STATED EXERCISE A: In the blog post about girls fighting below, list every thing that younger girls are said to fight over.

TEXT SEGMENT:
::::::::::

Thursday, October 22, 2009

Girlfriend wars?

On the way to our homeschool co-op, I heard a snippet of a radio program.. "the difficulties of friendships between women.. Oh, so difficult.."

I thought, "This is odd. Why should people who are Christians have difficulty with friends?"

So, I dismissed the thought. As far as I knew, this was just a little something in some circles.

So, I'm at the co-op, and I meet up with a friend and we start chatting.

"My daughter is fighting with a girl, what should I do about it?"

I remembered the radio program, and said in my heart, "Thanks Lord, for the heads up."

The whole thing got me thinking. Why do Christian girls need to fight? What's the big deal anyway?

Younger girls seem to fight over:

boys--one boy likes a girl one day and then likes a different girl the next..

friends--one girl is close to a friend one day and then a different friend the next..

stuff--one girl has more stuff, friends, popularity etc. and the other girls are jealous.

And it seems like the older girls seem to have more grown up versions of what happens when they are teens, except it involves cup size and waistline, opportunities and retirement plans, and granite countertops and vaulted ceilings.

You THINK we would grow out of this as we get older.

I think it was in the THIRD grade that I realized the "popularity" concept. There wasn't just kids at school, there were "popular" kids that everyone wanted to be around. Suddenly everyone who wasn't "in" felt "out". And then there were groups of "in" kids and "out" kids..

And as soon as there's something intangible that everyone wants, then there's desperate grasping for it. All of these young people seem to forget decency, order and normal ways to make friends. They forget that every person has value. They forget that just because more than one person wants something, it does not mean that they should want it also.

The Bible says: where do wars and fightings come from among you? from your lusts. (my paraphrase James)

A lust is simply wanting something that you can't have. We think of lust like sexual lust, which may or may not be a part of the third grade mentality. The lust that most women have involves something less tangible than a sexual thing. And these young girls learn it well.. lusting to be popular.. lusting to have nice clothes... lusting for approval from their peers..

And it's this third grade mentality lust that causes kids to do dumb things like:

hang out with kids who do not like them, in order to gail their approval,

wear immodest clothing

try dumb things like drinking and drugs

and participate in pre-marital sex

In the older woman, the third grade mentality takes on new forms, but they are just variations of the teenage problems.

If our kids are fighting with other kids, we may want to ask the question: what do you want that they have? or what do you have that they want? Can you share it? Can you share your friends?

And if it's a boy. What are you doing with boys at this age anyway?

You know, I've never laid down laws for my children about dating. We have just talked about it since they were young.

We've talked about marriage, not dating.

Don't date (courtship) until you are ready for marriage.

For my boys, I have said, "Are you ready to support a wife?" The answer is "no" (I think they were 12 when I asked them) "Good. Then don't think about girls until you are.."

For my daughter, it is a little bit different.

So, I asked her, "Let's say someone came to us and said, I'd like to date your daughter.."

::::::::::

DATA SUPPLIED:
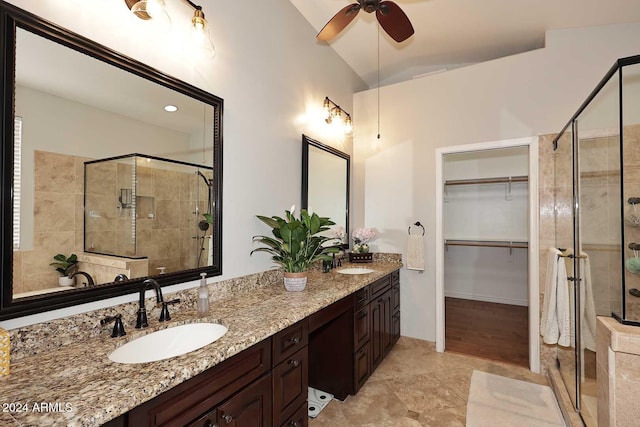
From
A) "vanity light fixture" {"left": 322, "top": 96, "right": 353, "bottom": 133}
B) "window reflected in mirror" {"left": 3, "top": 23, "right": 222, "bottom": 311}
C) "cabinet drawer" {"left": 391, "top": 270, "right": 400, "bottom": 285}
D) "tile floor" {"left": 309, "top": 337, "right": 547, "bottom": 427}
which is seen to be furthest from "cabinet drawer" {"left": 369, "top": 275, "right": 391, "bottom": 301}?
"vanity light fixture" {"left": 322, "top": 96, "right": 353, "bottom": 133}

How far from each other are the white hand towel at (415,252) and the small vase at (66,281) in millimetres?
A: 2914

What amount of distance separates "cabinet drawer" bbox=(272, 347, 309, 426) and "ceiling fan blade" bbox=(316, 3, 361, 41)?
6.67 feet

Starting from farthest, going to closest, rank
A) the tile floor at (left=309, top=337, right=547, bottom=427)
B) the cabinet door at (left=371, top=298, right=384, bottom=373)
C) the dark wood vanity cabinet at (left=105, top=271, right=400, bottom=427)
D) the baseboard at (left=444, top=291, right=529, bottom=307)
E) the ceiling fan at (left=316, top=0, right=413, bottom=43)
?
the baseboard at (left=444, top=291, right=529, bottom=307)
the cabinet door at (left=371, top=298, right=384, bottom=373)
the tile floor at (left=309, top=337, right=547, bottom=427)
the ceiling fan at (left=316, top=0, right=413, bottom=43)
the dark wood vanity cabinet at (left=105, top=271, right=400, bottom=427)

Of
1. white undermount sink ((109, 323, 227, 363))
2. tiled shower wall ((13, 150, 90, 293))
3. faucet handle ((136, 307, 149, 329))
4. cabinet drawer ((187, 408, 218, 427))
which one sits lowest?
cabinet drawer ((187, 408, 218, 427))

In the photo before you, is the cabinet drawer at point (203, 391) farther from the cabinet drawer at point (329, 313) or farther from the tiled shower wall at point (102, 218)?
the tiled shower wall at point (102, 218)

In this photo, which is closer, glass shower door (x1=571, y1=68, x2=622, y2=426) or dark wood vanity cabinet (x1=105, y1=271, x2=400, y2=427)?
dark wood vanity cabinet (x1=105, y1=271, x2=400, y2=427)

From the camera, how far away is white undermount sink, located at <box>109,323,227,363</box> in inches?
48.4

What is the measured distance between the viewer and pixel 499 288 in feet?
16.1

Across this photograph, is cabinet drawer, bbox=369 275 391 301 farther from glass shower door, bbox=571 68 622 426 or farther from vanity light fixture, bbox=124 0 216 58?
vanity light fixture, bbox=124 0 216 58

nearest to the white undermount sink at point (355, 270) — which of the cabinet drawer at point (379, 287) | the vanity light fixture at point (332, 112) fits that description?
the cabinet drawer at point (379, 287)

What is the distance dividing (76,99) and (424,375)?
312cm

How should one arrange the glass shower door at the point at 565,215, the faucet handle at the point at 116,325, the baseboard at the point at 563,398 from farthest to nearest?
the glass shower door at the point at 565,215 < the baseboard at the point at 563,398 < the faucet handle at the point at 116,325

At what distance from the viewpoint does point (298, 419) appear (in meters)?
1.65

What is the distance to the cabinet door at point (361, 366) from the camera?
2.39 meters
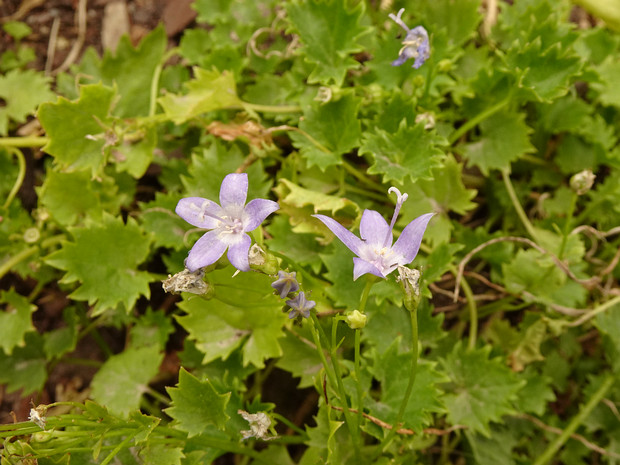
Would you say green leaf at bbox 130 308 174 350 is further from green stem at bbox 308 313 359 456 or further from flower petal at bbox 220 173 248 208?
flower petal at bbox 220 173 248 208

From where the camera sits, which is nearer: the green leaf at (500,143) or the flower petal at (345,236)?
the flower petal at (345,236)

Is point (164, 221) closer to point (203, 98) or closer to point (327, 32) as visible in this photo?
point (203, 98)

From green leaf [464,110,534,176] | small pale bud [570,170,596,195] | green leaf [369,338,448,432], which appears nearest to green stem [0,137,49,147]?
green leaf [369,338,448,432]

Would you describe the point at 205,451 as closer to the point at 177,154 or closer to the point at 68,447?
the point at 68,447

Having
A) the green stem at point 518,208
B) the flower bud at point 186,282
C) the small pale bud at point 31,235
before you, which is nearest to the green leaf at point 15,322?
the small pale bud at point 31,235

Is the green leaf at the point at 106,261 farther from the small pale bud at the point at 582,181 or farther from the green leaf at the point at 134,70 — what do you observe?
the small pale bud at the point at 582,181

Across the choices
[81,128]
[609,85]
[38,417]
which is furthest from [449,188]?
[38,417]
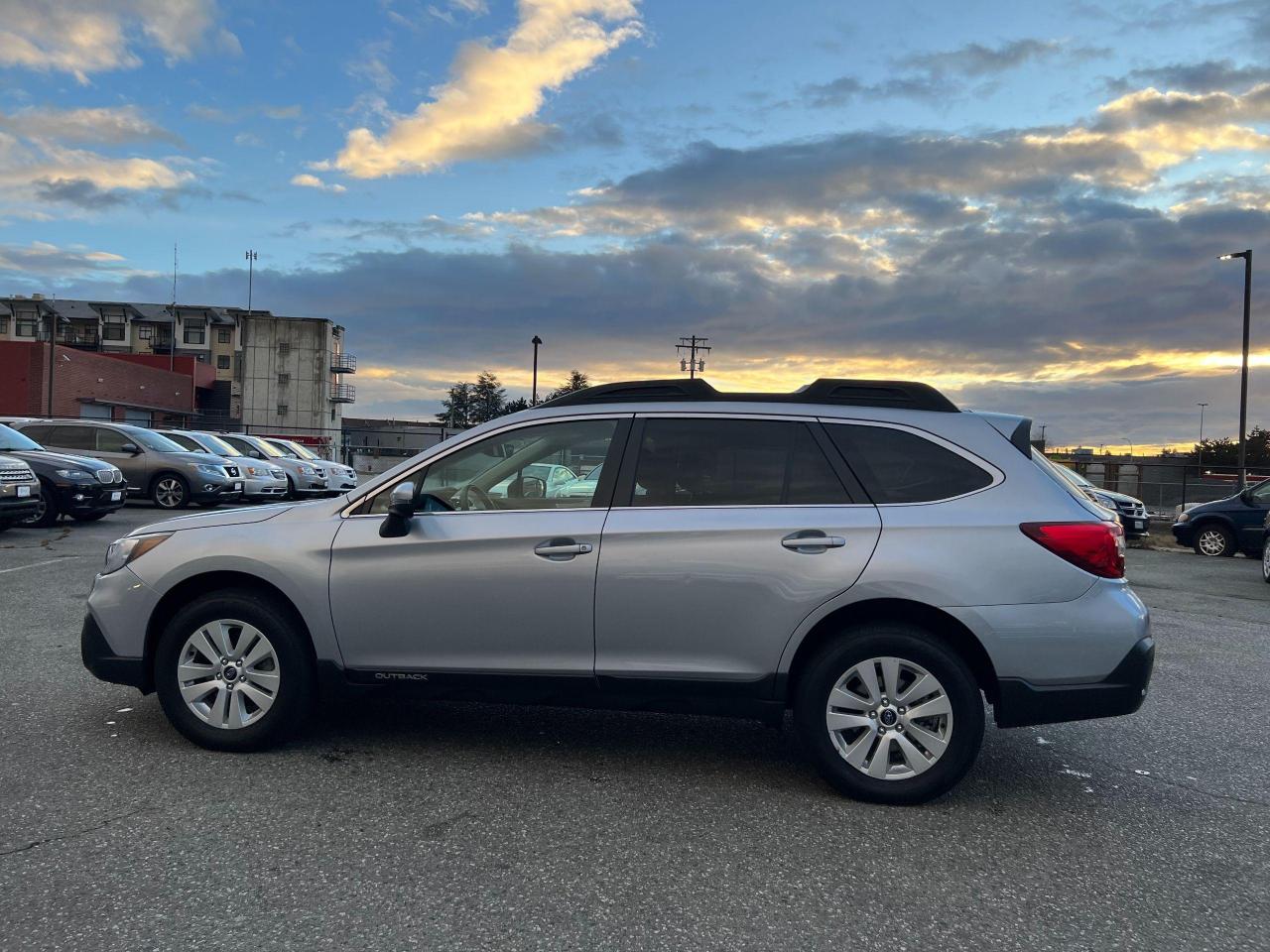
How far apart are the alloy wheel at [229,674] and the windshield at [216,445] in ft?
57.3

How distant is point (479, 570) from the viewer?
426 cm

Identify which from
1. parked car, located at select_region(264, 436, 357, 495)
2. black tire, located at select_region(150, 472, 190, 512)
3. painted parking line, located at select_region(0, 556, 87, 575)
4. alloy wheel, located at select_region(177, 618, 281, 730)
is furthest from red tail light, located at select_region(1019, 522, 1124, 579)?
parked car, located at select_region(264, 436, 357, 495)

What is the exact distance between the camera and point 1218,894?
10.9ft

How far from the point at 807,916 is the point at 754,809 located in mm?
889

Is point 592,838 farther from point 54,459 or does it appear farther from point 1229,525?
point 1229,525

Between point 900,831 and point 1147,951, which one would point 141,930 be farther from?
point 1147,951

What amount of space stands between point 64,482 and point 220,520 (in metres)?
11.5

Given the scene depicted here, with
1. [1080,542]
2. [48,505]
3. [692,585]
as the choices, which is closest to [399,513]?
[692,585]

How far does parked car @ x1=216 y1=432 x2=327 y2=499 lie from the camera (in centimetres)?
2247

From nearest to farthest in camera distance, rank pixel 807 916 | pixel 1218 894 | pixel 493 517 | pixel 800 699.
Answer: pixel 807 916 → pixel 1218 894 → pixel 800 699 → pixel 493 517

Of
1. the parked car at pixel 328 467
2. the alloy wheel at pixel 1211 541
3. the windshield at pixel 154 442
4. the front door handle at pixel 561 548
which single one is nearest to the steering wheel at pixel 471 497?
the front door handle at pixel 561 548

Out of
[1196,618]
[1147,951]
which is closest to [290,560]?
[1147,951]

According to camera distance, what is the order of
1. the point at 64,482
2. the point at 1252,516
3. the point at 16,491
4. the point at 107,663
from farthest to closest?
1. the point at 1252,516
2. the point at 64,482
3. the point at 16,491
4. the point at 107,663

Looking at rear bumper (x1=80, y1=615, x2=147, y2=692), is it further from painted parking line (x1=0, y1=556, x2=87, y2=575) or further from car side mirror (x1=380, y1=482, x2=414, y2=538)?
painted parking line (x1=0, y1=556, x2=87, y2=575)
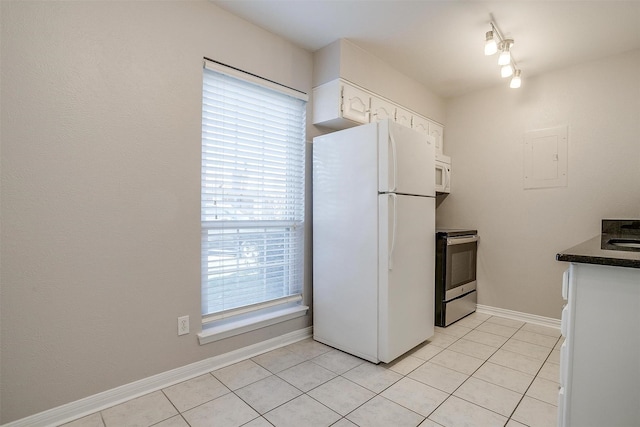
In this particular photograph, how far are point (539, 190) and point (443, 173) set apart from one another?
94cm

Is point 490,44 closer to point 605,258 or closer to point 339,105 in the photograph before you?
point 339,105

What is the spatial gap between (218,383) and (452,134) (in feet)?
11.6

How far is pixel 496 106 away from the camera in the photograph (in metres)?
3.44

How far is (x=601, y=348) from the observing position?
A: 45.4 inches

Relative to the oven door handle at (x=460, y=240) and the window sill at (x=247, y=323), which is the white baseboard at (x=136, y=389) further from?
the oven door handle at (x=460, y=240)

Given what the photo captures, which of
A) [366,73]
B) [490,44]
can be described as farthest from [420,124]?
[490,44]

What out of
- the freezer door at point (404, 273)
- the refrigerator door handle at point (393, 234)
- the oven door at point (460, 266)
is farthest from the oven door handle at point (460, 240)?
the refrigerator door handle at point (393, 234)

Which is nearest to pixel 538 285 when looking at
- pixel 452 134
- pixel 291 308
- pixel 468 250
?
pixel 468 250

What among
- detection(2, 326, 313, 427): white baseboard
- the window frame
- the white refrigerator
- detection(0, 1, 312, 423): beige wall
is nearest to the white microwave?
the white refrigerator

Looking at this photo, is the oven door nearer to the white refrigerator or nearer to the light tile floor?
the white refrigerator

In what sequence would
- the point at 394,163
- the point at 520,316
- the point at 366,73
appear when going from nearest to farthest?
the point at 394,163, the point at 366,73, the point at 520,316

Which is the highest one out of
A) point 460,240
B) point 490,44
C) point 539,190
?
point 490,44

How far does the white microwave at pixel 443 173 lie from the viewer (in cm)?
355

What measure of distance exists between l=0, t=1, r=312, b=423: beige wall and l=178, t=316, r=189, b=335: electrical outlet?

::::::::::

STATED EXERCISE B: Pick out every line of the records above that contains the string "before", matching case exactly.

PROBLEM SOLUTION A:
- boys
- friends
- stuff

PROBLEM SOLUTION B:
In the photo before you, is the cabinet drawer at point (203, 391) farther from the cabinet drawer at point (329, 313) or farther from the tiled shower wall at point (102, 218)?
before you, which is nearest to the green leaf at point 15,322?
Is point 490,44 closer to point 605,258 or closer to point 339,105 in the photograph before you?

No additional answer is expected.